**Source records**
━━━━

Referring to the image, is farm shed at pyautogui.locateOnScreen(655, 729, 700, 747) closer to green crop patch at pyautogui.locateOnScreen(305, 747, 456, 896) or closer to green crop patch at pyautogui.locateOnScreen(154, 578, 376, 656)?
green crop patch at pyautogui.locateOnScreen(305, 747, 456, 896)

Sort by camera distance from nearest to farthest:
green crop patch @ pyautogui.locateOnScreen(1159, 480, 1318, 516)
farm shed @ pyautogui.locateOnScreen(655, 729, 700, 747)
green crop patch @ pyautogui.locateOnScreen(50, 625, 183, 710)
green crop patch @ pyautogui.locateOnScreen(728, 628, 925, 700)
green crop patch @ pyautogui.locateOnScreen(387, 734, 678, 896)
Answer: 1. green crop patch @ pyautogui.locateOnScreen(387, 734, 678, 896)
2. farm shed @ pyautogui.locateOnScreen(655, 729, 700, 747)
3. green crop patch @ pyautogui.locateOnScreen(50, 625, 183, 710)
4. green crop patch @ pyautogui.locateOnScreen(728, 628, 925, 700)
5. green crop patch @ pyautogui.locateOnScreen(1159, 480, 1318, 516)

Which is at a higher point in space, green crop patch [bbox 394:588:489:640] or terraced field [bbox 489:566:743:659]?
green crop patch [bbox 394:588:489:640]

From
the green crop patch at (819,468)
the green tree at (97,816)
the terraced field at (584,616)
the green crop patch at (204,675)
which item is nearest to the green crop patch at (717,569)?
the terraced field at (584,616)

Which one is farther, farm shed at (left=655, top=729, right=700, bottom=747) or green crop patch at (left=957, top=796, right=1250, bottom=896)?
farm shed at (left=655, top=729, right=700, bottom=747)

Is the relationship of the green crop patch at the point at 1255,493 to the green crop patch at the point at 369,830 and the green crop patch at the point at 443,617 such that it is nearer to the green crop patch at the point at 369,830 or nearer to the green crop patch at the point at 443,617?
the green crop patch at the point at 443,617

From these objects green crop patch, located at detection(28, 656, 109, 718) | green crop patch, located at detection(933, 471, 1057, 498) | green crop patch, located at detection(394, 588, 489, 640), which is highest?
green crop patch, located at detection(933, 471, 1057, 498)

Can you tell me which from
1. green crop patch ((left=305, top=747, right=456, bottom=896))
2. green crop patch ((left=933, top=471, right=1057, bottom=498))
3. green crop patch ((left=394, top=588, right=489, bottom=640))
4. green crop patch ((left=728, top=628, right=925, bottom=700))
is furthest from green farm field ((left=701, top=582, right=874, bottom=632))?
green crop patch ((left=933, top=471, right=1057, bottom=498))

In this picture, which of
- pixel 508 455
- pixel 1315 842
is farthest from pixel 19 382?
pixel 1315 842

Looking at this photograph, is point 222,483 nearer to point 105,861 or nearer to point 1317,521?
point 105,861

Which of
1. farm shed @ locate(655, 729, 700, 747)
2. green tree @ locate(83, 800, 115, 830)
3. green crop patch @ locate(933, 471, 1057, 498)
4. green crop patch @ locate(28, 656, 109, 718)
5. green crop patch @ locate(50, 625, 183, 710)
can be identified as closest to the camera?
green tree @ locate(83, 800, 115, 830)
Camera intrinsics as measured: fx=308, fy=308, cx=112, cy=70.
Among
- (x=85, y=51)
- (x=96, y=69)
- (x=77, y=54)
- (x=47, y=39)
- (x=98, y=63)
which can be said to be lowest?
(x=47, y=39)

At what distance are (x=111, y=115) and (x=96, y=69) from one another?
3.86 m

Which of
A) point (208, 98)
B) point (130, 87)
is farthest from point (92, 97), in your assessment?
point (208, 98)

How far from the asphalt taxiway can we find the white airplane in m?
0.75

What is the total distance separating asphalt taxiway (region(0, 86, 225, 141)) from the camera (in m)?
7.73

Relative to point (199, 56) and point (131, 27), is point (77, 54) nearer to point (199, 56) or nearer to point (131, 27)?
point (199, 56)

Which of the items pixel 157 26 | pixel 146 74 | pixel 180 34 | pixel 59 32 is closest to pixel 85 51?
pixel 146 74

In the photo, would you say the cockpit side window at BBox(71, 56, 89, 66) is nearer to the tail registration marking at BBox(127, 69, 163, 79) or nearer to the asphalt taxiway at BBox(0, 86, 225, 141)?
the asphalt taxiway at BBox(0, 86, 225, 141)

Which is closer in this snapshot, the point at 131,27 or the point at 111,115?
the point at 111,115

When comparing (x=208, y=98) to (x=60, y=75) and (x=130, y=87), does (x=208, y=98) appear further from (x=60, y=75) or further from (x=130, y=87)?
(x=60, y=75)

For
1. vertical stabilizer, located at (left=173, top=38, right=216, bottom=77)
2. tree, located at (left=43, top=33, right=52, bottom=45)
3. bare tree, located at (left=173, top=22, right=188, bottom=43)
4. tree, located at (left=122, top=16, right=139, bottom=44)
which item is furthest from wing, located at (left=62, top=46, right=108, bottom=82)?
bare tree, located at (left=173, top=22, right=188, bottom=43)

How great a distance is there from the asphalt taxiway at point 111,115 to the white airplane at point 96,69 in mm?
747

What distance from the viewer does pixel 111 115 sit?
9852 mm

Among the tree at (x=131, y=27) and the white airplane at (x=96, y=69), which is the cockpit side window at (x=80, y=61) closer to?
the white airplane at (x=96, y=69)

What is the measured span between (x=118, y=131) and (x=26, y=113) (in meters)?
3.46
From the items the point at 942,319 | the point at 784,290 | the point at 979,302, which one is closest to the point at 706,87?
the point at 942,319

━━━━

**Instructions for the task**
Each line of the listing above should be output exactly.

**Full answer**
Referring to the image, is farm shed at pyautogui.locateOnScreen(655, 729, 700, 747) closer to green crop patch at pyautogui.locateOnScreen(305, 747, 456, 896) or closer to green crop patch at pyautogui.locateOnScreen(154, 578, 376, 656)?
green crop patch at pyautogui.locateOnScreen(305, 747, 456, 896)

Sort by camera distance from nearest to farthest:
green crop patch @ pyautogui.locateOnScreen(1159, 480, 1318, 516)
farm shed @ pyautogui.locateOnScreen(655, 729, 700, 747)
green crop patch @ pyautogui.locateOnScreen(50, 625, 183, 710)
green crop patch @ pyautogui.locateOnScreen(728, 628, 925, 700)
green crop patch @ pyautogui.locateOnScreen(387, 734, 678, 896)
Answer: 1. green crop patch @ pyautogui.locateOnScreen(387, 734, 678, 896)
2. farm shed @ pyautogui.locateOnScreen(655, 729, 700, 747)
3. green crop patch @ pyautogui.locateOnScreen(50, 625, 183, 710)
4. green crop patch @ pyautogui.locateOnScreen(728, 628, 925, 700)
5. green crop patch @ pyautogui.locateOnScreen(1159, 480, 1318, 516)

Which is at a higher point in space, green crop patch [bbox 394:588:489:640] or terraced field [bbox 489:566:743:659]?
green crop patch [bbox 394:588:489:640]

From
the green crop patch at (819,468)
the green tree at (97,816)
the terraced field at (584,616)
the green crop patch at (204,675)
which item is nearest to the green crop patch at (717,569)?
the terraced field at (584,616)

Which one is farther, farm shed at (left=655, top=729, right=700, bottom=747) or green crop patch at (left=957, top=796, right=1250, bottom=896)?
farm shed at (left=655, top=729, right=700, bottom=747)

Is the relationship of the green crop patch at the point at 1255,493 to the green crop patch at the point at 369,830 and the green crop patch at the point at 443,617 such that it is nearer to the green crop patch at the point at 369,830 or nearer to the green crop patch at the point at 443,617?
the green crop patch at the point at 443,617

From these objects green crop patch, located at detection(28, 656, 109, 718) | green crop patch, located at detection(933, 471, 1057, 498) | green crop patch, located at detection(394, 588, 489, 640), which is highest?
green crop patch, located at detection(933, 471, 1057, 498)

Can you tell me which from
1. green crop patch ((left=305, top=747, right=456, bottom=896))
2. green crop patch ((left=933, top=471, right=1057, bottom=498))
3. green crop patch ((left=394, top=588, right=489, bottom=640))
4. green crop patch ((left=728, top=628, right=925, bottom=700))
is furthest from green farm field ((left=701, top=582, right=874, bottom=632))?
green crop patch ((left=933, top=471, right=1057, bottom=498))

In this picture, which of
- pixel 508 455
- pixel 1315 842
is farthest from pixel 19 382?
pixel 1315 842

Looking at this photograph, is point 222,483 nearer to point 105,861 or nearer to point 1317,521?
point 105,861

Which of
1. farm shed @ locate(655, 729, 700, 747)
2. green tree @ locate(83, 800, 115, 830)
3. green crop patch @ locate(933, 471, 1057, 498)
4. green crop patch @ locate(28, 656, 109, 718)
5. green crop patch @ locate(50, 625, 183, 710)
can be identified as closest to the camera?
green tree @ locate(83, 800, 115, 830)
Camera intrinsics as measured: fx=308, fy=308, cx=112, cy=70.
Among
- (x=85, y=51)
- (x=96, y=69)
- (x=77, y=54)
- (x=47, y=39)
- (x=98, y=63)
which can be said to be lowest?
(x=47, y=39)

At what distance are (x=111, y=115) and (x=96, y=69) from one another?
3.86 m

Which of
A) point (208, 98)
B) point (130, 87)
is farthest from point (92, 97), in your assessment?
point (208, 98)

How far from the asphalt taxiway can we find the white airplane in m?
0.75

What is the total distance separating asphalt taxiway (region(0, 86, 225, 141)) from the camera (in m)?
7.73

Relative to point (199, 56) and point (131, 27), is point (77, 54) nearer to point (199, 56) or nearer to point (131, 27)?
point (199, 56)

Which of the items pixel 157 26 | pixel 146 74 | pixel 180 34 | pixel 59 32 is closest to pixel 85 51?
pixel 146 74

In the photo, would you say the cockpit side window at BBox(71, 56, 89, 66) is nearer to the tail registration marking at BBox(127, 69, 163, 79) or nearer to the asphalt taxiway at BBox(0, 86, 225, 141)?
the asphalt taxiway at BBox(0, 86, 225, 141)

Which is closer in this snapshot, the point at 131,27 or the point at 111,115?
the point at 111,115

When comparing (x=208, y=98) to (x=60, y=75) and (x=130, y=87), does (x=208, y=98) appear further from (x=60, y=75) or further from (x=130, y=87)?
(x=60, y=75)

For
1. vertical stabilizer, located at (left=173, top=38, right=216, bottom=77)
2. tree, located at (left=43, top=33, right=52, bottom=45)
3. bare tree, located at (left=173, top=22, right=188, bottom=43)
4. tree, located at (left=122, top=16, right=139, bottom=44)
which item is furthest from wing, located at (left=62, top=46, right=108, bottom=82)?
bare tree, located at (left=173, top=22, right=188, bottom=43)

How great a distance is there from the asphalt taxiway at point 111,115 to the white airplane at point 96,69 in mm?
747

What distance from the viewer does pixel 111 115 sit?
9852 mm

Among the tree at (x=131, y=27) and the white airplane at (x=96, y=69), which is the cockpit side window at (x=80, y=61) closer to?
the white airplane at (x=96, y=69)

What is the measured span between (x=118, y=131) and (x=26, y=113) (in meters)?
3.46
From the items the point at 942,319 | the point at 784,290 | the point at 979,302, which one is closest to the point at 706,87?
the point at 942,319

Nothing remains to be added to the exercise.